Ana Sayfa

Sizin İçin Sayfası

 

 

 

Geçen akşam bir arkadaş telefon etti, torunu ilkokuldaymış, öğretmen öyle bir ödev vermiş ki, bizimkinin aklı ermemiş, biz de içinden çıkamadık.

            Çocuğun anası, babası işteymiş, gelince de yardım edeceklerini umuyor, torun sevgisi bir başka "Ne yapacağımı bilmiyorum!" diyor, çocuk ağlayıp sızlanıyormuş, öğretmen, yarın bunu sorarsa, ne yaparım diyormuş...

            Dayanamadık, "Bir daha sor bakalım" dedik, "Belki çözeriz!"

            Ne mümkün.

*   *   *

            Aklımıza M. Reşat Sümerkan'ın "Temel Ağa'nım mek­tupları" geldi, rahmetli Gündağ Kayaoğlu yayımlamıştı.

            "Temel Ağa"ya da torunu böyle bir soru sormuş, o da Rize'den Eskişehir'e yerleşen arkadaşı Niyazi'ye mektup yazıp anlatmış...

            Bakın ne tatlı tatlı anlatıyor:

*   *   *

            "Yahu bu uşakcuklar bi kariş boydalar. Daha oyin oynamasini bile beceremiyler. Hani utanmasalar emzuk bile emecekler. Onlara öyle sorilar sorayler ki; efendi, ayip değil ya, ben çözemiyrum. Geçen akşam geturdi ödevini önüme koydi. Bi yandan da ağlay. Zaten dertlerini hep bağa acar. Dedi ki ha bunlari anliyamadum. O yüzden da yapamadum. Yarin öğretmen beni dövecek. Dedum ki: Ağlama uşağum, bunun içun öğretmen adam dövmez. Şimdi oni cözeruk.
++++++++++
● Görev:
Seçilen bölüme göre Temel Ağa, Rize'den Eskişehir'e yerleşen hangi arkadaşına mektup yazmış? Lütfen yalnızca adını verin. Öğeler, yukarıdaki bölümden ayrı bir malzemedir.
++++++++++
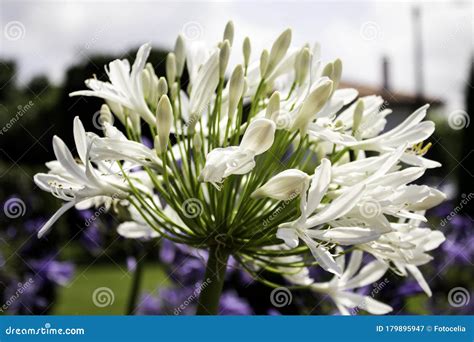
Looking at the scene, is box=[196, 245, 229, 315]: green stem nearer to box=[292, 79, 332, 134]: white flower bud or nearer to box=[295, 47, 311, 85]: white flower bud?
box=[292, 79, 332, 134]: white flower bud

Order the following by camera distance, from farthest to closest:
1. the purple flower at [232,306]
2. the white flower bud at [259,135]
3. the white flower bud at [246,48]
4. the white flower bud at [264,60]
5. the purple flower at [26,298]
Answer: the purple flower at [26,298] → the purple flower at [232,306] → the white flower bud at [246,48] → the white flower bud at [264,60] → the white flower bud at [259,135]

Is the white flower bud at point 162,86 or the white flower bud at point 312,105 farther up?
the white flower bud at point 162,86

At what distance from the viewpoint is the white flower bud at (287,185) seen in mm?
2277

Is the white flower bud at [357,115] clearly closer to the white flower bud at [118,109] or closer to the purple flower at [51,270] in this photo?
the white flower bud at [118,109]

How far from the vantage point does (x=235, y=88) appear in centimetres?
262

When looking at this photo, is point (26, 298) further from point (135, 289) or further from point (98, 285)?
point (98, 285)

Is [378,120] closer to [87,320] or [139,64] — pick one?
[139,64]

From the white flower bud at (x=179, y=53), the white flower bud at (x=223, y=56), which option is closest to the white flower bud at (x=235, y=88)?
the white flower bud at (x=223, y=56)

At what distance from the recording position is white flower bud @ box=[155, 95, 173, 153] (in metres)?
2.48

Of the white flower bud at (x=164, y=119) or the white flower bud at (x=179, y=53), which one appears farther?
the white flower bud at (x=179, y=53)

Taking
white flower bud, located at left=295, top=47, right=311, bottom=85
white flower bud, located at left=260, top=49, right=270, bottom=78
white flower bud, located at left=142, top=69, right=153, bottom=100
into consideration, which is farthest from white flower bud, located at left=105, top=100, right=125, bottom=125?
white flower bud, located at left=295, top=47, right=311, bottom=85

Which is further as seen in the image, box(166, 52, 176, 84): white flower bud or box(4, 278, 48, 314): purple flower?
box(4, 278, 48, 314): purple flower

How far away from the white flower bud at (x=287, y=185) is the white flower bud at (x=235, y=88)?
0.46m

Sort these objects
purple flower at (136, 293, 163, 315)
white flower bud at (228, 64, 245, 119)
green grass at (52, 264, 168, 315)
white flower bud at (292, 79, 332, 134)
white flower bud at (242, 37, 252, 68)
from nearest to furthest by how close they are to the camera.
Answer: white flower bud at (292, 79, 332, 134) → white flower bud at (228, 64, 245, 119) → white flower bud at (242, 37, 252, 68) → purple flower at (136, 293, 163, 315) → green grass at (52, 264, 168, 315)
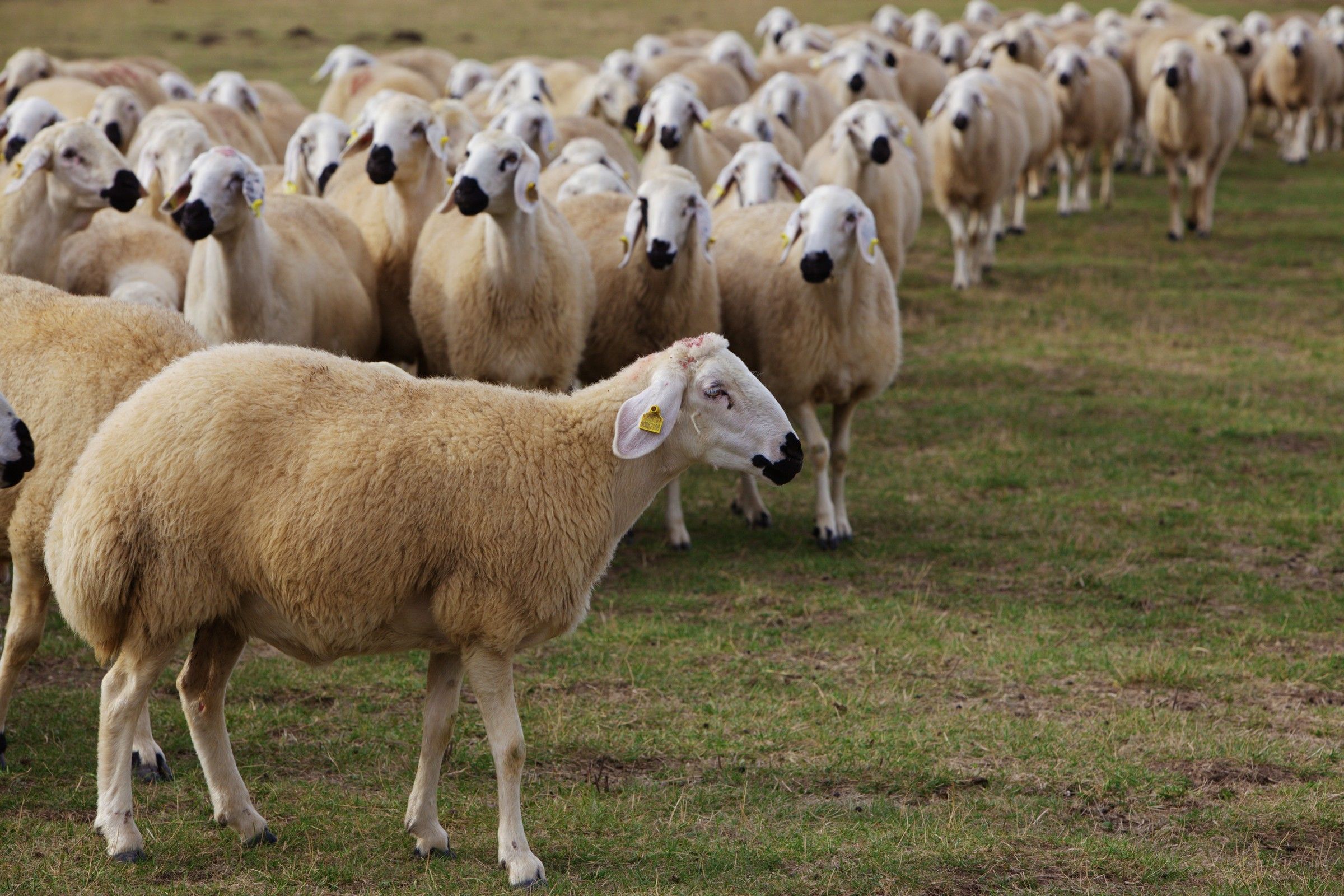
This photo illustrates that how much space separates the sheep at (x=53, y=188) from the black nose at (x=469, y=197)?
1526 mm

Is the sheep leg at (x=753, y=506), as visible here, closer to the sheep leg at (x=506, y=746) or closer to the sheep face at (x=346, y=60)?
the sheep leg at (x=506, y=746)

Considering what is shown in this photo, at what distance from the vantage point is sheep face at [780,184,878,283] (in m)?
7.36

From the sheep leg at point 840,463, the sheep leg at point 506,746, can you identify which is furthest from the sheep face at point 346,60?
the sheep leg at point 506,746

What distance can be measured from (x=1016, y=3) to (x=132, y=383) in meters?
39.1

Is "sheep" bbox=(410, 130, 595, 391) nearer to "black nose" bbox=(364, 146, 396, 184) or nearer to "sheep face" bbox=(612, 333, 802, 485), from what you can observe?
"black nose" bbox=(364, 146, 396, 184)

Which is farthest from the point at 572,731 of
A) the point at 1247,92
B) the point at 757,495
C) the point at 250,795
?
the point at 1247,92

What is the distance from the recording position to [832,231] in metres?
7.51

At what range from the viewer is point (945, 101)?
1414cm

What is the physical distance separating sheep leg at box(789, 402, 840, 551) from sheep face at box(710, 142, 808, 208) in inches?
74.6

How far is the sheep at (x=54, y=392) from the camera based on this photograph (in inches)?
182

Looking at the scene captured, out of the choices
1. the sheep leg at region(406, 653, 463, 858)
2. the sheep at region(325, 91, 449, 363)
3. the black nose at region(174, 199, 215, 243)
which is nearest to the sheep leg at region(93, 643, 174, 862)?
the sheep leg at region(406, 653, 463, 858)

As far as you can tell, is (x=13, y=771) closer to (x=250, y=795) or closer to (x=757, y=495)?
(x=250, y=795)

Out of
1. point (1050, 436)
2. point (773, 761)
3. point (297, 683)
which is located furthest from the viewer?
point (1050, 436)

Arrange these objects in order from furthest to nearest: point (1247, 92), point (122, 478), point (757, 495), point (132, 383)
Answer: point (1247, 92), point (757, 495), point (132, 383), point (122, 478)
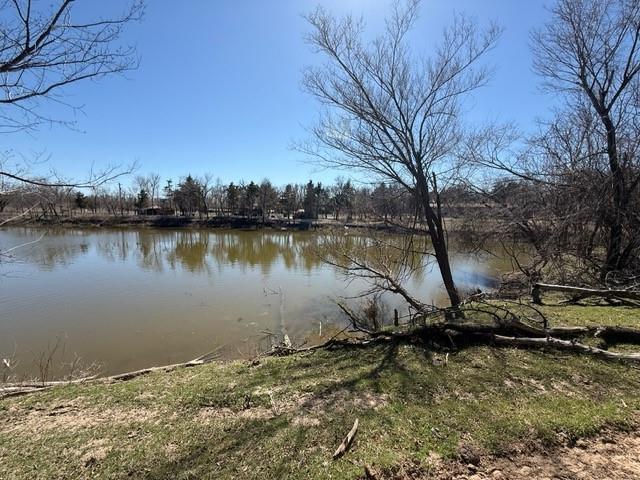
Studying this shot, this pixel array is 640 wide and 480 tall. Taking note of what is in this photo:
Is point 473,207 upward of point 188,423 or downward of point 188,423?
upward

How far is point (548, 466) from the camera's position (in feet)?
9.36

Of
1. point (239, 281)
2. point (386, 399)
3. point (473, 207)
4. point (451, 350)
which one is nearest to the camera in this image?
point (386, 399)

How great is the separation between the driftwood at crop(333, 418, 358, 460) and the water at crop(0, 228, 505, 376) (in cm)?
430

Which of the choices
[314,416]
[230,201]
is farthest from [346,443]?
[230,201]

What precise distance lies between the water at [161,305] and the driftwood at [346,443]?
14.1ft

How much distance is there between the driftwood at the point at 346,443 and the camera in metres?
3.01

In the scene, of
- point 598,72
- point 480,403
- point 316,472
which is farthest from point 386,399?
point 598,72

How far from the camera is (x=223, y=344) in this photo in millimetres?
9500

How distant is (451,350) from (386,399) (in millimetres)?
1909

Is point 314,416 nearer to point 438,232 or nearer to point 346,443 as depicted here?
point 346,443

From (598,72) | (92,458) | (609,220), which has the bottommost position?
(92,458)

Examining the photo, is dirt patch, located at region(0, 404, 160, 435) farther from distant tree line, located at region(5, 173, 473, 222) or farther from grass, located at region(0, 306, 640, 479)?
distant tree line, located at region(5, 173, 473, 222)

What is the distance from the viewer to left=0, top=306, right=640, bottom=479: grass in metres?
3.04

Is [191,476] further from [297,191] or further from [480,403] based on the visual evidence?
[297,191]
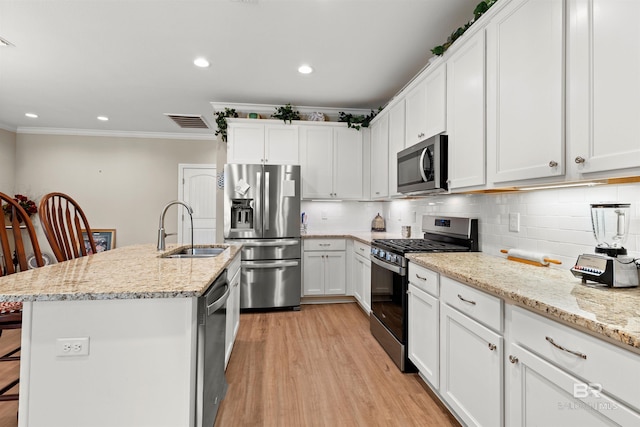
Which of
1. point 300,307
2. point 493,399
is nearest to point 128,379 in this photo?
point 493,399

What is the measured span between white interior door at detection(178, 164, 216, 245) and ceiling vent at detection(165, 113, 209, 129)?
753 mm

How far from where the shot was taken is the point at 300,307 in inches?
153

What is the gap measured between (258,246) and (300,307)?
0.93m

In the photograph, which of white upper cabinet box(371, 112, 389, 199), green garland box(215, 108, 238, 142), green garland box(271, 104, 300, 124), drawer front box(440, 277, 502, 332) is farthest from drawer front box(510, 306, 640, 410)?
green garland box(215, 108, 238, 142)

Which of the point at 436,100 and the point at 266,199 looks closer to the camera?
the point at 436,100

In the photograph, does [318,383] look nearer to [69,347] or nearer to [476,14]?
[69,347]

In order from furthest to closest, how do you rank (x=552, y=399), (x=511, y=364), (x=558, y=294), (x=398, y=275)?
(x=398, y=275)
(x=511, y=364)
(x=558, y=294)
(x=552, y=399)

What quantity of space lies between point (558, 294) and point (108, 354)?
66.3 inches

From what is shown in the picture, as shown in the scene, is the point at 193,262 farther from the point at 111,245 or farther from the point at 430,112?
the point at 111,245

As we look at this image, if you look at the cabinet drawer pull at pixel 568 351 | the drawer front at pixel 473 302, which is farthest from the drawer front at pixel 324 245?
the cabinet drawer pull at pixel 568 351

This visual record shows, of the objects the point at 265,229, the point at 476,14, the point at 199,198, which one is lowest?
the point at 265,229

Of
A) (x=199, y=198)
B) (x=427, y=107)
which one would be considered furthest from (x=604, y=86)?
(x=199, y=198)

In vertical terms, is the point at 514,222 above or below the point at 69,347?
above

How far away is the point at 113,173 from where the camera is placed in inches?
219
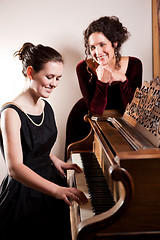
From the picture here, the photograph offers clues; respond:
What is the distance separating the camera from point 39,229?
Answer: 4.66 ft

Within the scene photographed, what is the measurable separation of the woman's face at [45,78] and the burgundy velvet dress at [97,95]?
0.63 meters

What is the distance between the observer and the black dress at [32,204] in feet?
4.66

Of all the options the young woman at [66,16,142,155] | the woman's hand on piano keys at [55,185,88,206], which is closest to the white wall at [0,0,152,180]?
the young woman at [66,16,142,155]

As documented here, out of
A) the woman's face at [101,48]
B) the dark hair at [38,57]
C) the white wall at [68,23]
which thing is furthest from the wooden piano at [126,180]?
the white wall at [68,23]

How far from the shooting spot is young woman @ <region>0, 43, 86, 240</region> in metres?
1.39

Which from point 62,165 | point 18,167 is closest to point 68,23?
point 62,165

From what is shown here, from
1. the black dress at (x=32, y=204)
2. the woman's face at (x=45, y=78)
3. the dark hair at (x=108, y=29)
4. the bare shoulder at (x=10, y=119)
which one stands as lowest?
the black dress at (x=32, y=204)

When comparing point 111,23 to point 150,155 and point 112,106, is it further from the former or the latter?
point 150,155

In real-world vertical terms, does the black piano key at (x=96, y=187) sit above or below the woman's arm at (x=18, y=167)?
below

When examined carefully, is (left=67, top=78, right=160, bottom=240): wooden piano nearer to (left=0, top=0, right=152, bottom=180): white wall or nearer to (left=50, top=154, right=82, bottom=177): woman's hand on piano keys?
(left=50, top=154, right=82, bottom=177): woman's hand on piano keys

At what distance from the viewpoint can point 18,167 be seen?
140 centimetres

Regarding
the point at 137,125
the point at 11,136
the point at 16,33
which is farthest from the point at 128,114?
the point at 16,33

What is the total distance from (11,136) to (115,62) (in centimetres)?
145

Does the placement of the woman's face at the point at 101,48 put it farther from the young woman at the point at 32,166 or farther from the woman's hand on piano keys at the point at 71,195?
the woman's hand on piano keys at the point at 71,195
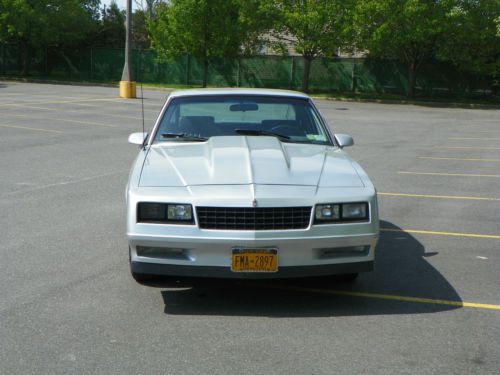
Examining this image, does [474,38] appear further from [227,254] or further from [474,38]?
[227,254]

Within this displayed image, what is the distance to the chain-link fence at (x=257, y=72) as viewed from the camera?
38469 mm

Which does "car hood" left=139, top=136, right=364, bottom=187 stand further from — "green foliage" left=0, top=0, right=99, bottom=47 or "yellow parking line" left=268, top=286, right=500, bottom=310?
"green foliage" left=0, top=0, right=99, bottom=47

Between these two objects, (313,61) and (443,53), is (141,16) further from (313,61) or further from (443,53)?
(443,53)

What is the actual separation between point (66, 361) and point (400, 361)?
6.60 ft

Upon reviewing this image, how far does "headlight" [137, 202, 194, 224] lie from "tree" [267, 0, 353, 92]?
3156cm

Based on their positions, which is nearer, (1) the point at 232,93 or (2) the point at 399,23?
(1) the point at 232,93

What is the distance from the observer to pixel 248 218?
15.2 ft

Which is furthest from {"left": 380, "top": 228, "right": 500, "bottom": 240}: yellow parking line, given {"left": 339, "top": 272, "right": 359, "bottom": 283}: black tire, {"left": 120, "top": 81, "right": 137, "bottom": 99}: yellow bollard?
{"left": 120, "top": 81, "right": 137, "bottom": 99}: yellow bollard

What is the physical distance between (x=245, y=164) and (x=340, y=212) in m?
0.83

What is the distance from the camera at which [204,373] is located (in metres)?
3.87

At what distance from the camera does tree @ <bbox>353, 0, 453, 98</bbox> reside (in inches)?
1312

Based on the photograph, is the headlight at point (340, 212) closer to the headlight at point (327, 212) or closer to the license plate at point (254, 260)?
the headlight at point (327, 212)

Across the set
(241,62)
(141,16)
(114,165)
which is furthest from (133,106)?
(141,16)

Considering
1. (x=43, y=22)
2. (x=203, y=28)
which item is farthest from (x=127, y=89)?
(x=43, y=22)
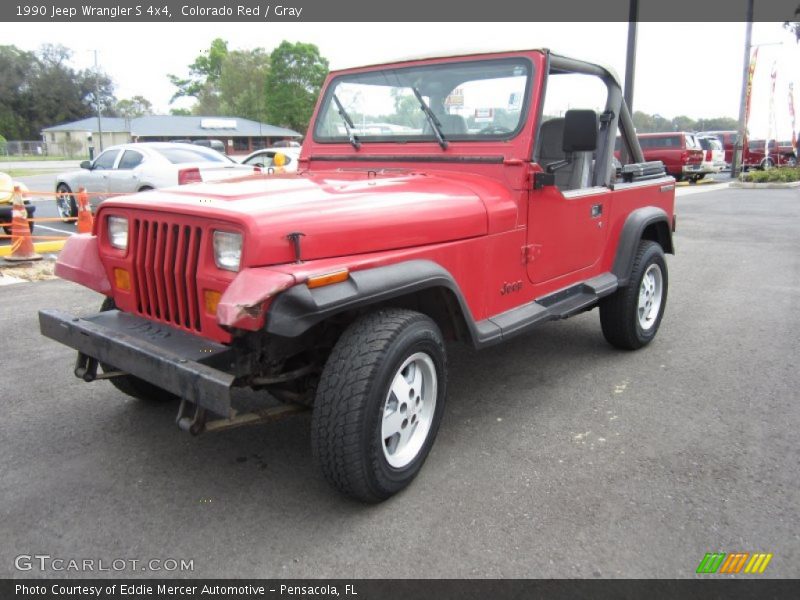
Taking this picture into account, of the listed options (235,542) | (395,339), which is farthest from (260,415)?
(395,339)

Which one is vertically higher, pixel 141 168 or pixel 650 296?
pixel 141 168

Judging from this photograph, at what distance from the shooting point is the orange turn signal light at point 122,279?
118 inches

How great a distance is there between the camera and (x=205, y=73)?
90000 millimetres

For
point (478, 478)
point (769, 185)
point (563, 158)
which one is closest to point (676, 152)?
point (769, 185)

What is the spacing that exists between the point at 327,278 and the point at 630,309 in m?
2.92

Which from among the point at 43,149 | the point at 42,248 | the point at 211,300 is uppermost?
the point at 43,149

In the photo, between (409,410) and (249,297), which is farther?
(409,410)

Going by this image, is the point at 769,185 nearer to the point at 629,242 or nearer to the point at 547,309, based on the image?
the point at 629,242

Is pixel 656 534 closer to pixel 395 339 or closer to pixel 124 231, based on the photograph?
pixel 395 339

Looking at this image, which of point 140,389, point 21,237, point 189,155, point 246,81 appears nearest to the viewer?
point 140,389

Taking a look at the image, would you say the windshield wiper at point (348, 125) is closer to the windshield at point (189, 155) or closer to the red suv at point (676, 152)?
the windshield at point (189, 155)

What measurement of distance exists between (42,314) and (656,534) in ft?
9.85
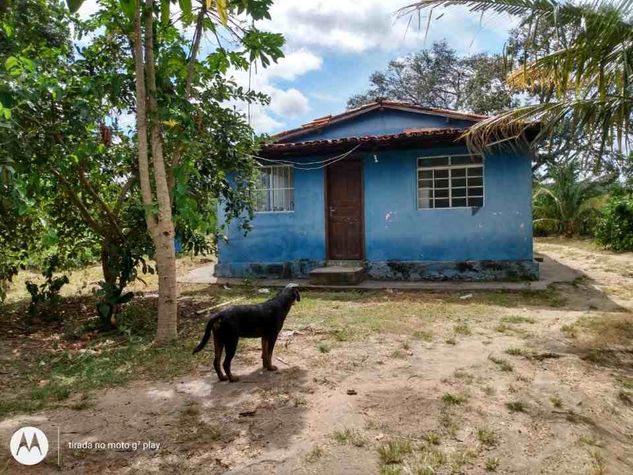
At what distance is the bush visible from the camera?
14469mm

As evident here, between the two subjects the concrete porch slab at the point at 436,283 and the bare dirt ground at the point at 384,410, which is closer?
the bare dirt ground at the point at 384,410

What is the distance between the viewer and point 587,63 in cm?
536

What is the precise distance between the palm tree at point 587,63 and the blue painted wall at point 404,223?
3.07 m

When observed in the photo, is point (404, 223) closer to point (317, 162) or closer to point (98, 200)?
point (317, 162)

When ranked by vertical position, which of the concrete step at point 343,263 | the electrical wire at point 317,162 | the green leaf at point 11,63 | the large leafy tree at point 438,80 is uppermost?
the large leafy tree at point 438,80

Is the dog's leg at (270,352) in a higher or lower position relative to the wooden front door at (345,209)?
lower

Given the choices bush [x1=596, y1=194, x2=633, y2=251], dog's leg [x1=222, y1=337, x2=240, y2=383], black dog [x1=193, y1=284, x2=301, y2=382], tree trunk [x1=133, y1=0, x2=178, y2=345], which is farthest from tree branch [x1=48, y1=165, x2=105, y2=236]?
bush [x1=596, y1=194, x2=633, y2=251]

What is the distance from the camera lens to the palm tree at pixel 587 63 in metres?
4.65

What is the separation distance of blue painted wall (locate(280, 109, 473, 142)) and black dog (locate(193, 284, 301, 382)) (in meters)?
7.35

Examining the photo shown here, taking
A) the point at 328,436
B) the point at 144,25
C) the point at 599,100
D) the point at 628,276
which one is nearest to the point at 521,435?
the point at 328,436

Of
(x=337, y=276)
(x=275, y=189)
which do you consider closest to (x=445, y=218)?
(x=337, y=276)

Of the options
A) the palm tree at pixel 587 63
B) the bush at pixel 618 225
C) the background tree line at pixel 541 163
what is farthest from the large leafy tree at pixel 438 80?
the palm tree at pixel 587 63


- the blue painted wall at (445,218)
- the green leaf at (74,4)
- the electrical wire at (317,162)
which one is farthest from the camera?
the electrical wire at (317,162)

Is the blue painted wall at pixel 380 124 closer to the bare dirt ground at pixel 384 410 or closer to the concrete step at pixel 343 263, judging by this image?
the concrete step at pixel 343 263
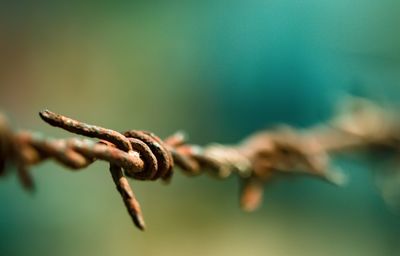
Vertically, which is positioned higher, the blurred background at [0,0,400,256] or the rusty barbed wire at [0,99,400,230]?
the blurred background at [0,0,400,256]

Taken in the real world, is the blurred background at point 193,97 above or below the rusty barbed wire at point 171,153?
above

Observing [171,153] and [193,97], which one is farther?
[193,97]

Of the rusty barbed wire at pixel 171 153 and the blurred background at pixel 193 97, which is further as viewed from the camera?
the blurred background at pixel 193 97

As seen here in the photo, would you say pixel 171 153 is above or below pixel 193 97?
below

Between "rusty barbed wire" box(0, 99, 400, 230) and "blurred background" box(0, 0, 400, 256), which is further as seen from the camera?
"blurred background" box(0, 0, 400, 256)

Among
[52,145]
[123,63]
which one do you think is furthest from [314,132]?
[123,63]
++++++++++
● Yanıt:
Niyazi